Sí. Imagínate la generación que fue joven al principio del siglo XX, lo que se encontró en los años cuarenta. Si miras
hacia atrás y ves que del proyecto de lo mejor salió lo peor; del paraíso, el infierno; del proyecto de la inteligencia, el
mayor entontecimiento imaginable, hay dos posibilidades: o te niegas a aceptarlo porque es demasiado duro a cierta
edad, o consideras que es el oficio del escritor y más todavía del filósofo y abres los ojos. Y no te detienes en lo
agradable o desagradable que haya sido, sino que tratas de entender. Entender algo que se ha desmoronado tiene un
componente elegiaco. Pero debes mantener la distancia para que no sea un elemento de distorsión. Unamuno añade: los
ojos empañados por las lágrimas no pueden ver ni entender la realidad. No hay que ocultar nada, hay que explicitarlo
todo. No ofrecer salvaciones.
-Critica la reacción de muchos tras los atentados. Es una crítica dura, del tipo: ¿qué hiciste de ti mismo?
-Es absolutamente exacto. En la vida de un hombre es la pregunta clave. Es casi complaciente describir un desastre
como algo que no tiene que ver contigo, algo externo.

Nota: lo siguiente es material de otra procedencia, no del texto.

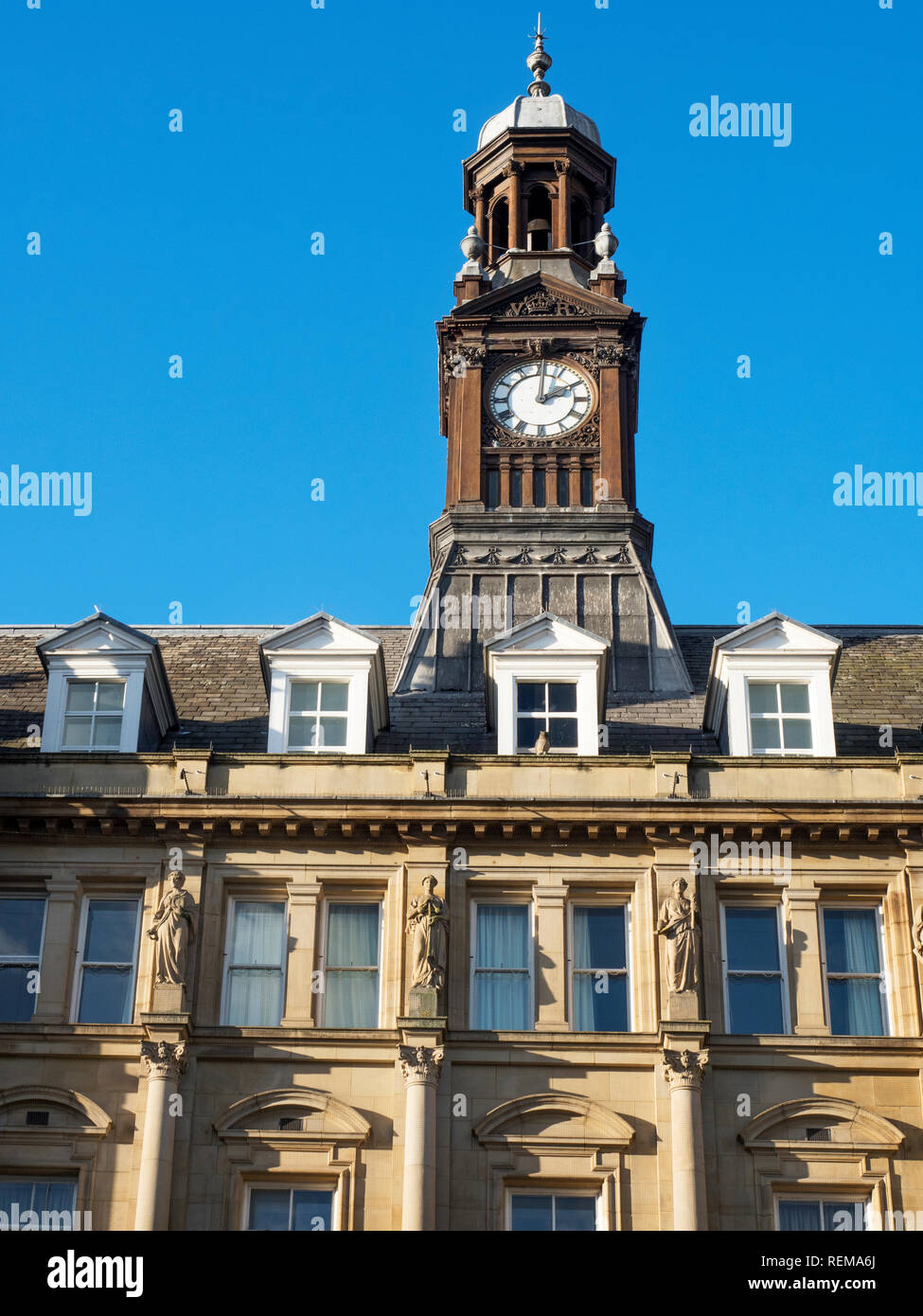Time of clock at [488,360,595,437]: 2:01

Pero el que escribe debe hablar sobre qué se ha destruido de ti en
esos momentos, qué ha quedado de ti por el camino. Y en qué eres responsable de que haya sido así. Guicciardini, el
amigo de Maquiavelo, dice: que los países y ciudades mueran no tiene nada de extraordinario, lo verdaderamente duro
es estar debajo cuando se desmoronan.
-¿Siente España así ahora mismo?
-La descomposición a la que asistimos no es una cosa objetiva y ajena. Es lo que tú eres, la lengua que hablas.
-En sus textos está implícito un viaje ideológico largo. ¿Qué aporta?

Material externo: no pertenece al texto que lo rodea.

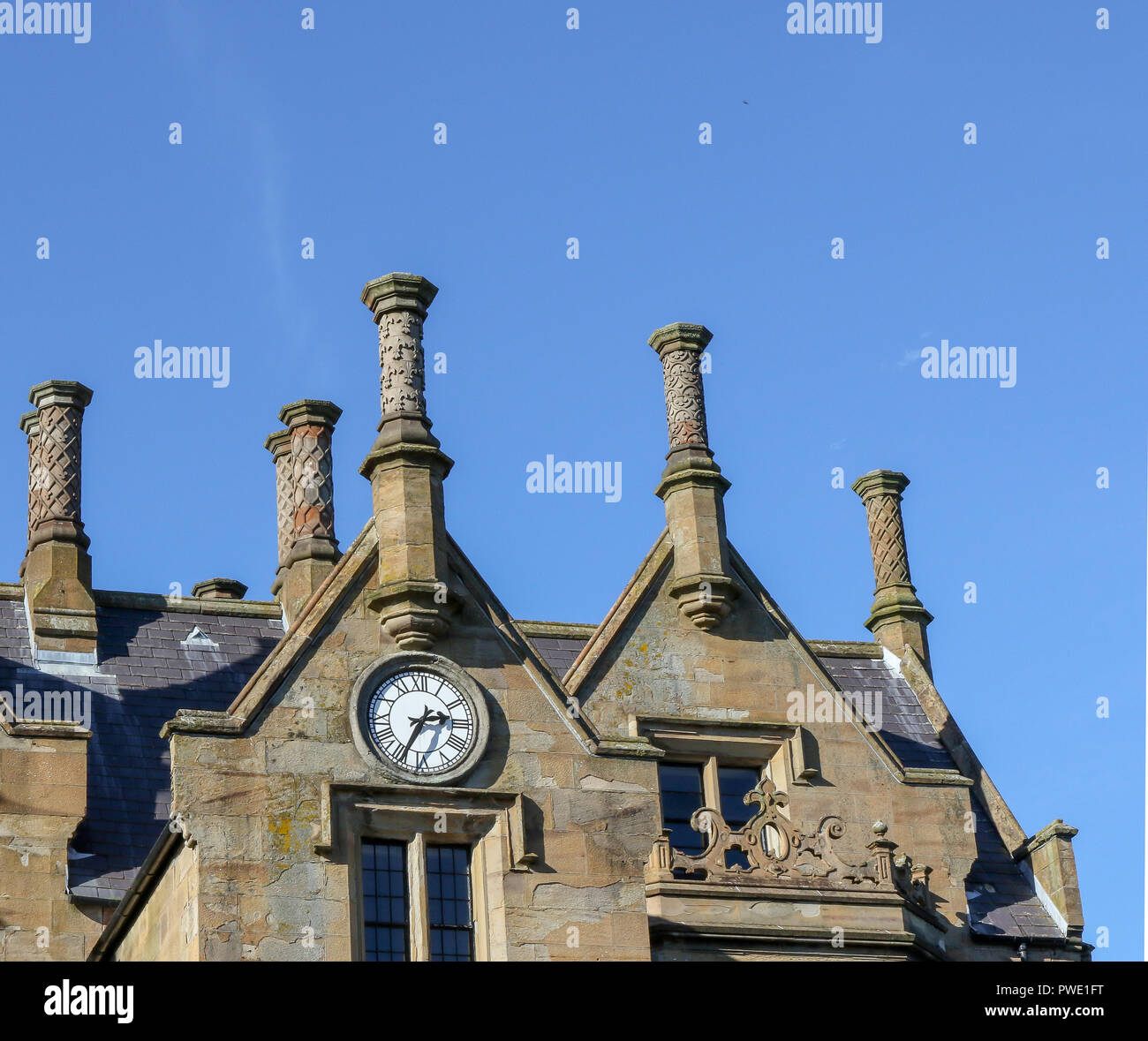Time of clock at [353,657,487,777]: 2:34
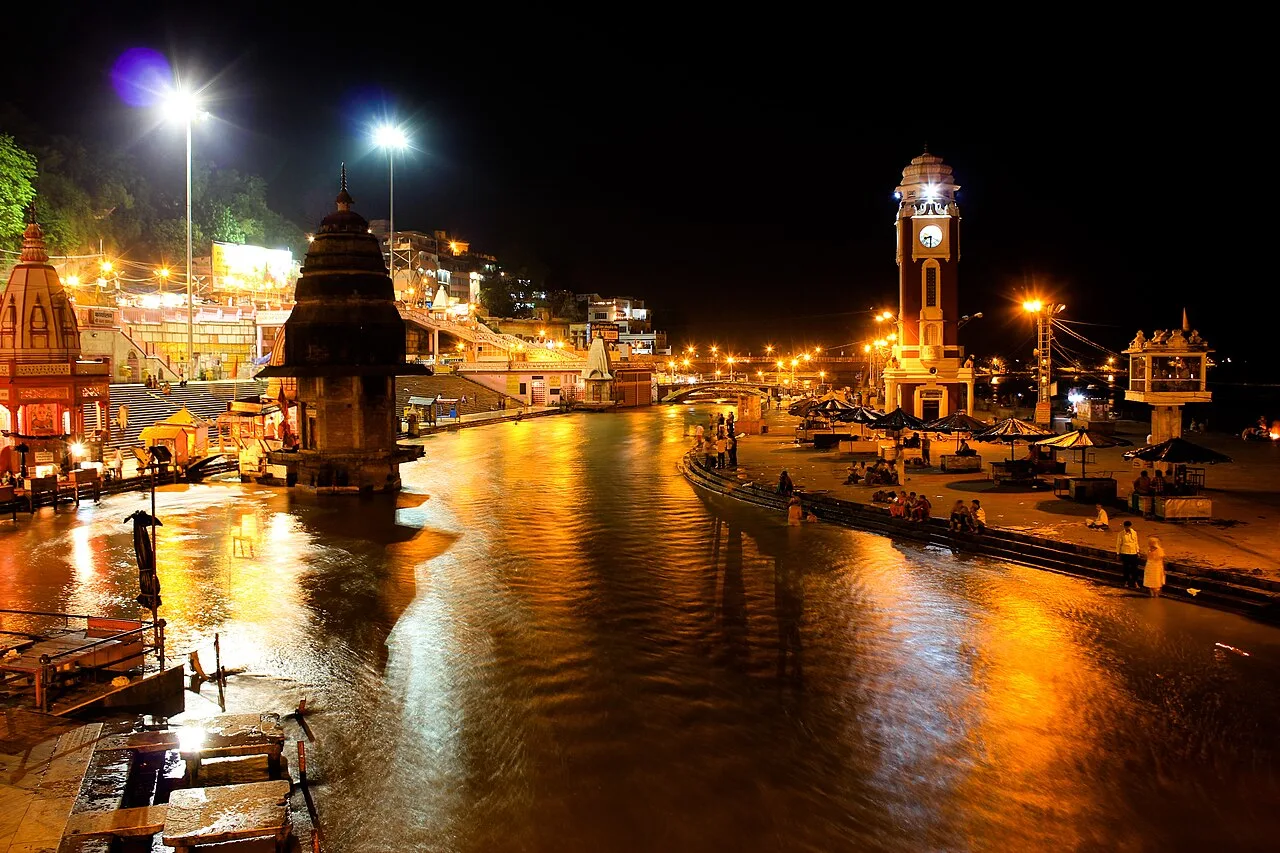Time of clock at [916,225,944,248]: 8:30
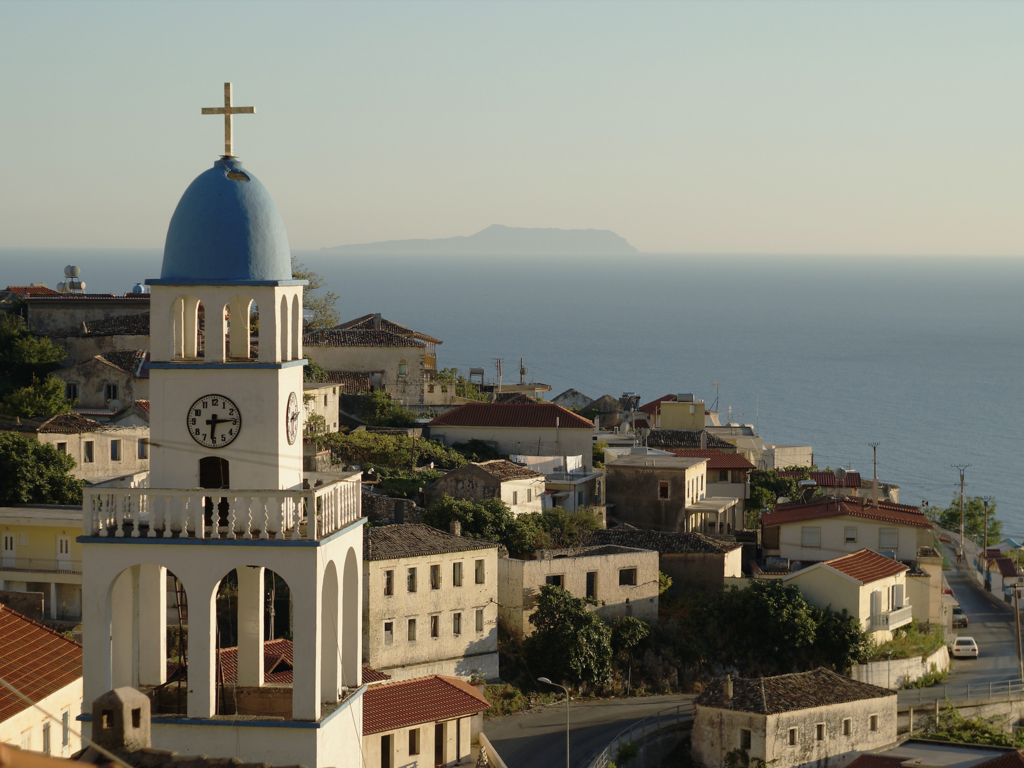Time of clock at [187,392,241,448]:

-Yo me definí como un comunista muerto. He sido un militante comunista que se sitúa ante la necesidad de entender lo
que todo el sistema de las buenas intenciones acabó engendrando aquella monstruosidad terrible.
-¿Compromiso sin ser de izquierda?
-El concepto de compromiso es ambiguo. Lo que debe exigirse a un escritor es un compromiso absoluto con el rigor de
la escritura. Si esta conclusión no me gusta no le voy a engañar con otra conclusión distinta.
-¿Cómo ve el momento actual?
-Endiablado. El sistema que funcionaba desde 1978 se ha desmoronado. No hay credibilidad ninguna en el sistema.
Aquellos que tienen el deber profesional de afrontar eso y reestructurarlo o han renunciado a ello o son rigurosamente
incapaces de hacerlo. La orfandad de la ciudadanía española es extremadamente preocupante.
-¿Qué tal ve el periodismo?
-Pasa por un momento muy muy difícil porque la autonomía económica de la prensa nunca ha sido tan precaria. Hay
una tentación de ceder a la trivialización completa del texto y considerar que el periódico no es más que cebo para
tener clics. Buena parte de la prensa digital emplea titulares engañosos sencillamente para eso, o insinuaciones
complacientes para el lector. Esa es la muerte definitiva de la prensa, solo dejará depósitos de acumulación de datos
que suplirán lo que un día fueron periódicos. Creo en otra apuesta: ofrecer al lector un producto adulto, que no busque
complacerlo sino que persiga poner todos los elementos a su disposición para ayudarle a entender.